# Rolled fenders for Beyern Rapp



## Shell056.0 (Aug 20, 2017)

Hi I am new to the forum and I am confused wether I will have to roll my fenders or not. I want to guy. Beyern Rapp 17x8 up front and 18x9.5 if I have stock suspension do I still need to roll or do I need to go smaller width in the rear because I have heard of people cutting rear but never the front. Thanks


----------



## GTO44 (Apr 11, 2016)

18x9.5 is most likely going to need to be rolled. You're also going to need to pay close attention to the offset and backspacing. Gto's have very narrow rear fender wells so you're rims are going to need to be centered properly especially when you have a wider tire making tolerances tighter. 

What size tire are you trying to run on the back? That has a big effect on the fender well lip clearance. Oh rear Spring height is going to effect clearance too.

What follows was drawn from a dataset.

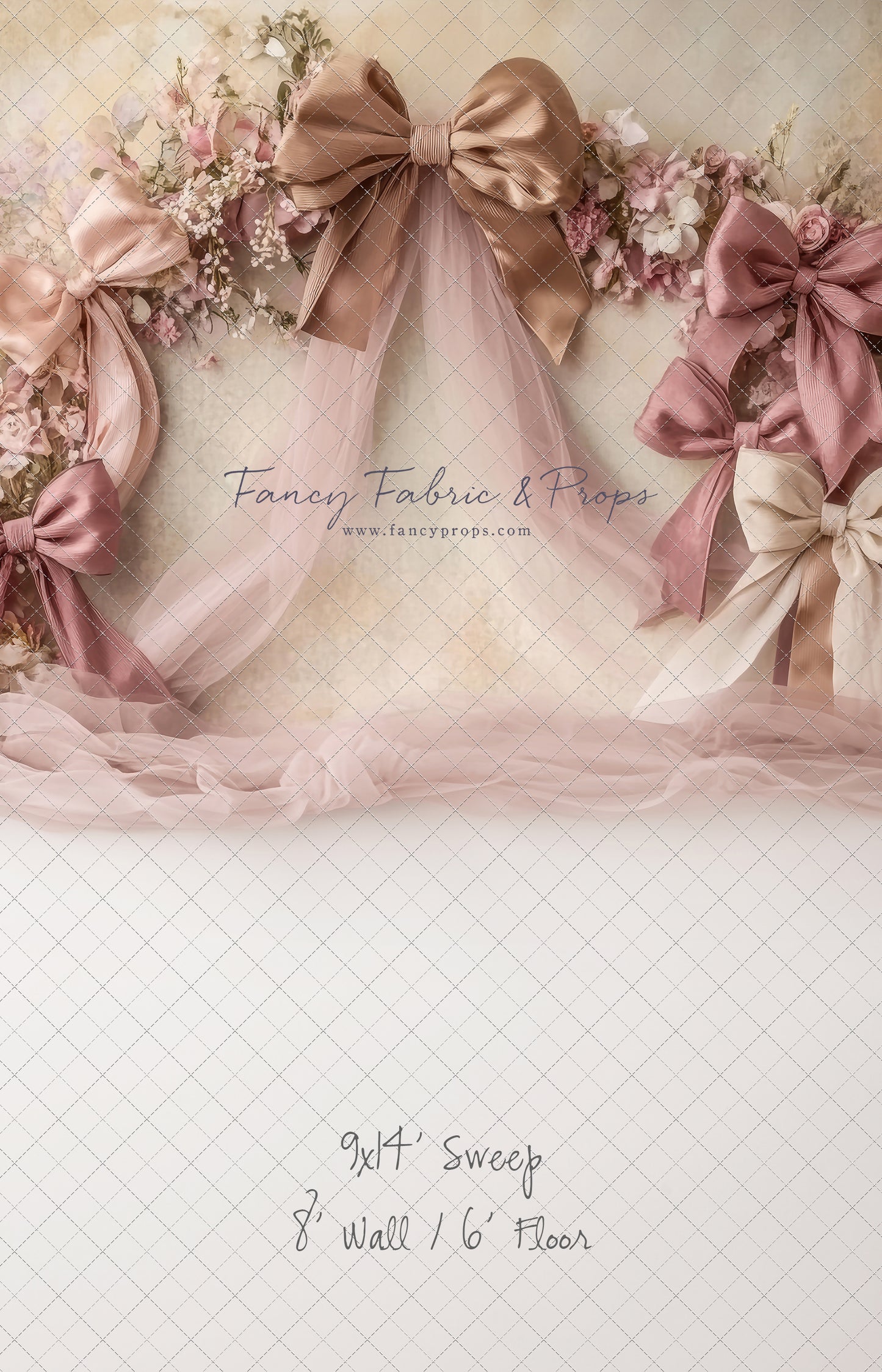 Champagne Rose Whimsy - With Sweep Option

I will say I have stock height Lovell Springs out back and can fit my 275/40/17 Nitto Drag radials on a set of stock 17"s with no rubbing. Some people that have 20mm drop springs or lower have to roll their fenders for that same tire. Once you go to an aftermarket wheel, that fender well clearance is a crap shoot. There's also the fact that all GTO's have side to side variances in the cradle alignment. If it biased toward one side at all you'll end up with less clearance on that side. So the only way you're going to know if you actually need to roll the fenders is to buy the rims and tires and put them on the car. Just make sure you follow a wheel offset guide for gto's to make sure you get the rim properly centered within factory spec.


----------